▸ WRITTEN INSTRUCTION
Format the rows below as a JSON list of strings, with one string per line and blank lines left out. Leave the pictures out of the answer.

========

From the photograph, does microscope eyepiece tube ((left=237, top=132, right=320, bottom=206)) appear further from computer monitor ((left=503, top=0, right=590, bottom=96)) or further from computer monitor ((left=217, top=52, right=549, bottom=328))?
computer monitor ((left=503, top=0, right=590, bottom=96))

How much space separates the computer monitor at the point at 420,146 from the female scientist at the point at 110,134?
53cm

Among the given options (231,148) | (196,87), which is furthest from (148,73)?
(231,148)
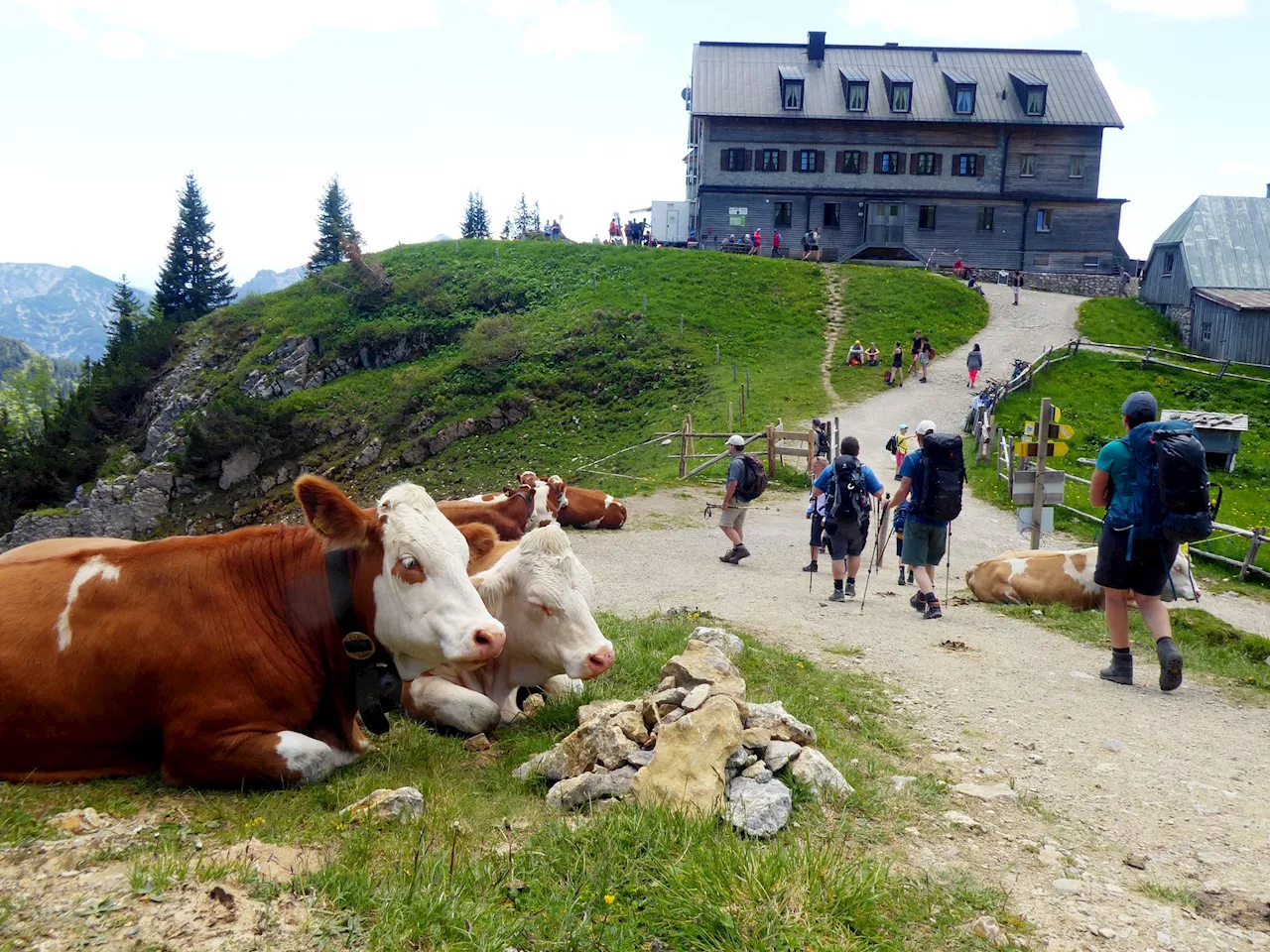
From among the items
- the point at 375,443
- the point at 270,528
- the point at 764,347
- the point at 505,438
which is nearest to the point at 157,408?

========

▸ CORRECT ANSWER
[
  "From the photograph, does microscope eyepiece tube ((left=237, top=132, right=320, bottom=206)) appear further from computer monitor ((left=503, top=0, right=590, bottom=96)) or further from computer monitor ((left=217, top=52, right=549, bottom=328))?",
  "computer monitor ((left=503, top=0, right=590, bottom=96))",
  "How much space separates the computer monitor at the point at 420,146 from the female scientist at the point at 110,134?",
  "53cm",
  "Among the given options (231,148) | (196,87), which is furthest from (148,73)?",
  "(231,148)",
  "From among the items",
  "- the point at 375,443",
  "- the point at 270,528",
  "- the point at 764,347",
  "- the point at 505,438",
  "which is nearest to the point at 157,408?"
]